#### [TASK OBJECTIVE]
Look below for the line containing "Spring :crossword Puzzle". Write out that line and the rest through the last one, exactly as they appear, but without pictures.

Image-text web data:
#####
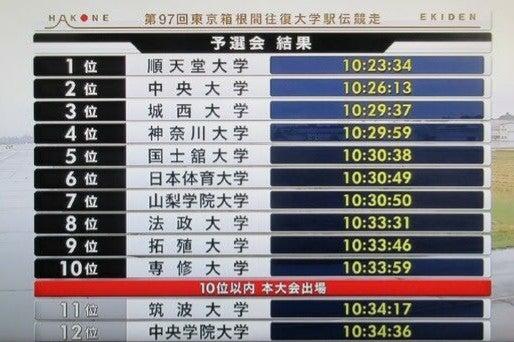 予想 会 箱根 2021 駅伝 予選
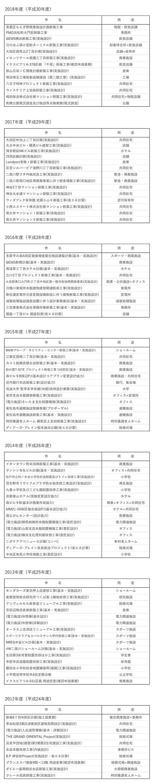 業務実績リスト_191115.jpg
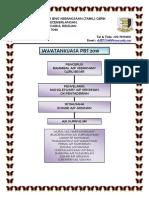 Jawatankuasa Pbs 2018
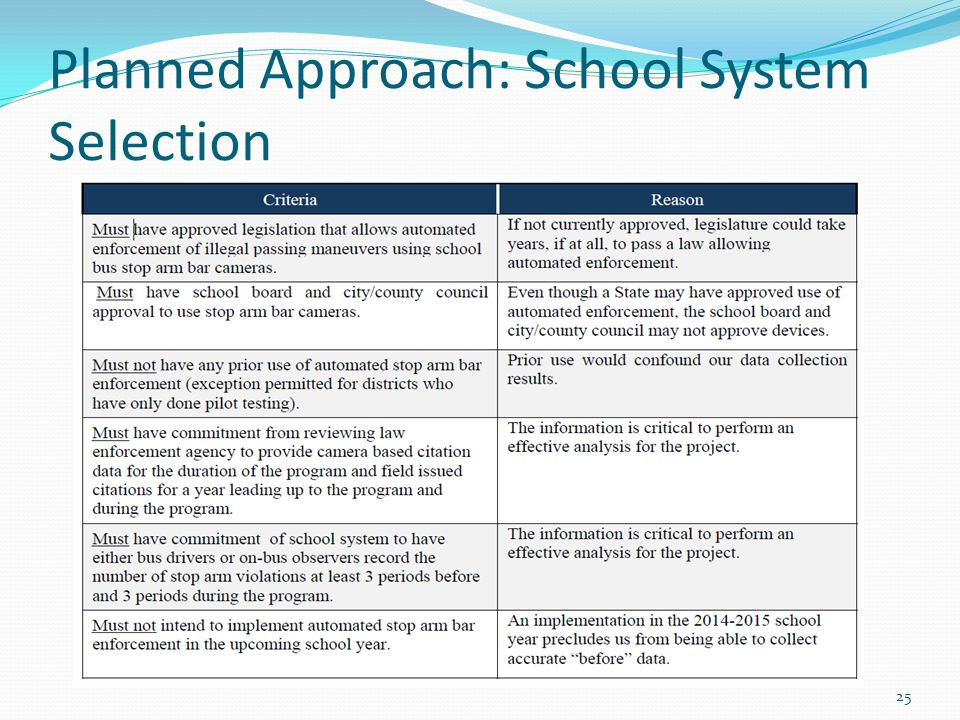 Planned Approach: School System Selection 25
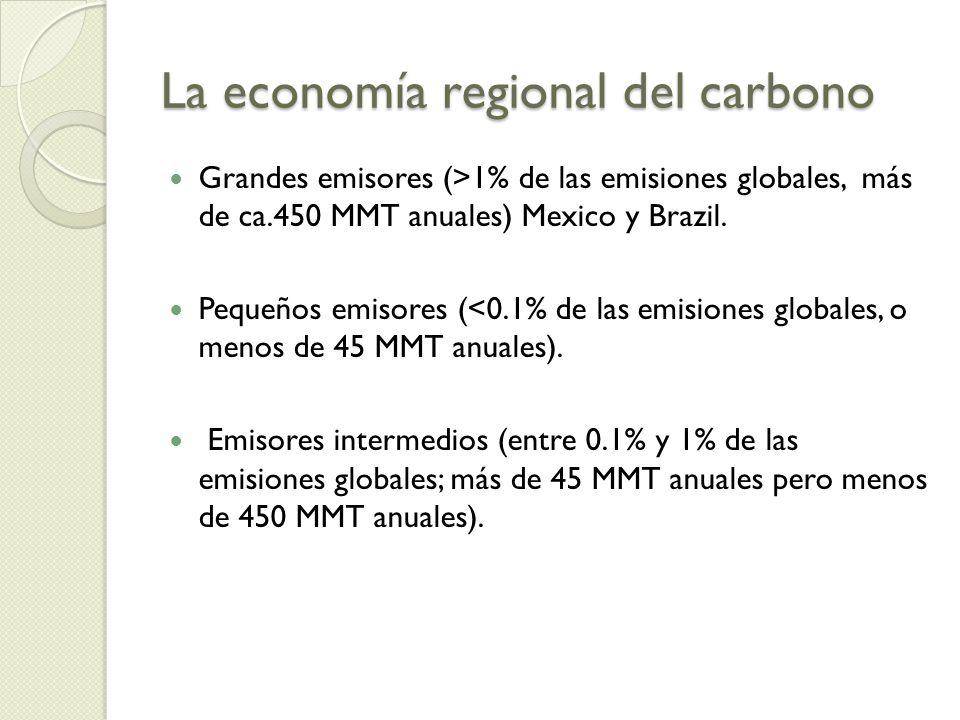 La economía regional del carbono Grandes emisores (>1% de las emisiones globales, más de ca.450 MMT anuales) Mexico y Brazil. Pequeños emisores (<0.1%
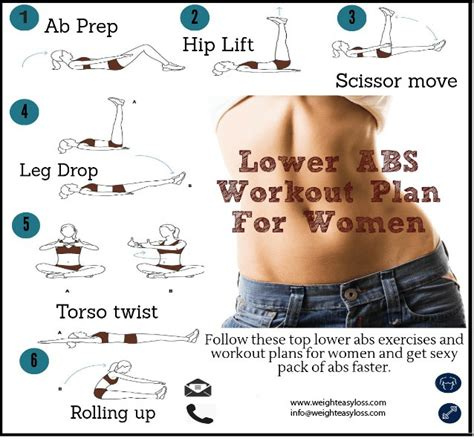 lower abs workout plan weight easy loss fitness lifestyle fitness and bodybuilding review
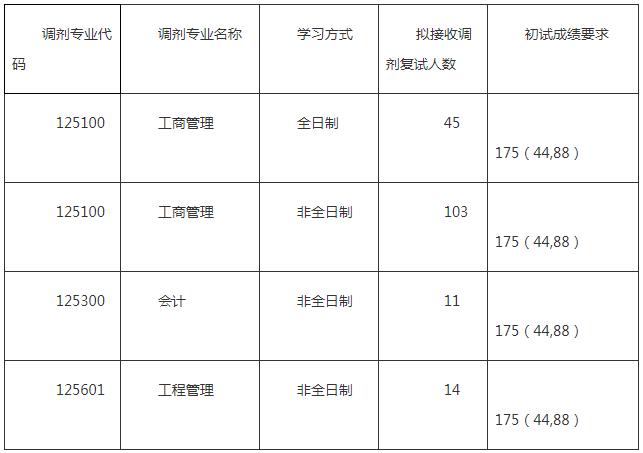 北京科技大学2020年MBA项目调剂工作方案
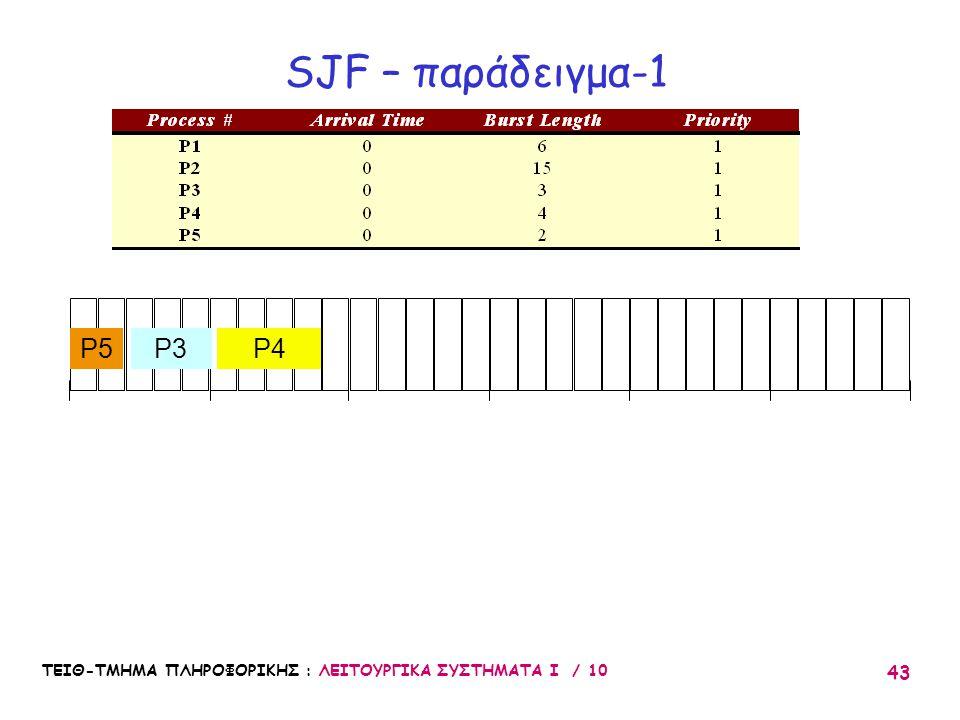 SJF – παράδειγμα-1 10. 20. 30. 5. 15. 25.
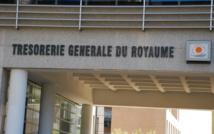 Les budgets des collectivités territoriales affichent un excédent d'environ 4 MMDH à fin avril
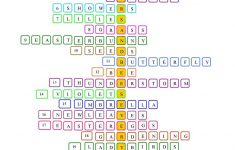 Spring :crossword Puzzle With Key Worksheet   Free Esl Printable   Printable Spring Crossword Puzzles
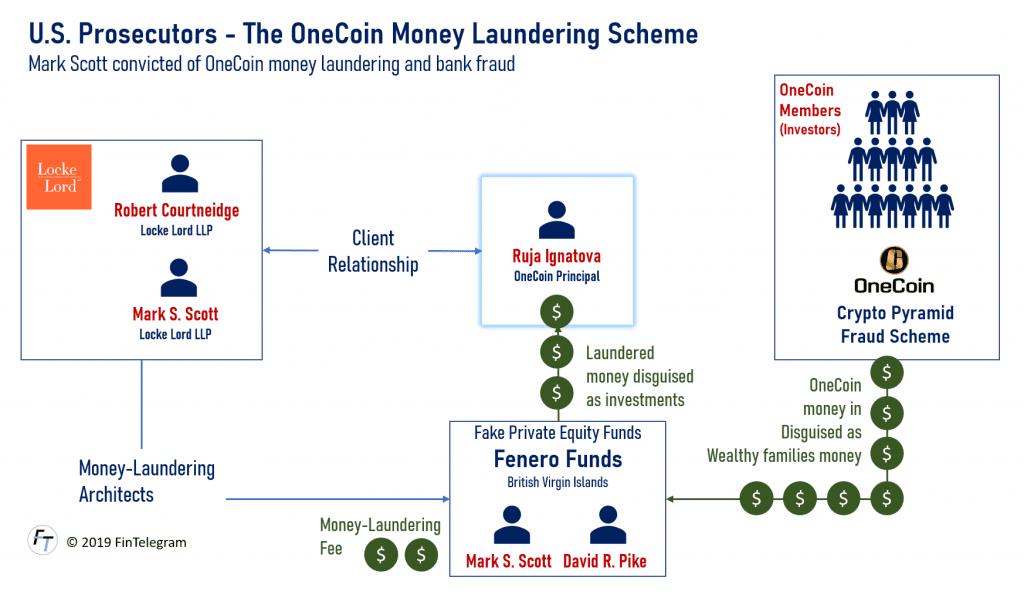 OneCoin Money Laundering scheme powered by Mark Scott and Fenero Funds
#####
#### [ANSWER BOX]
 Spring :crossword Puzzle With Key Worksheet   Free Esl Printable   Printable Spring Crossword Puzzles
 OneCoin Money Laundering scheme powered by Mark Scott and Fenero Funds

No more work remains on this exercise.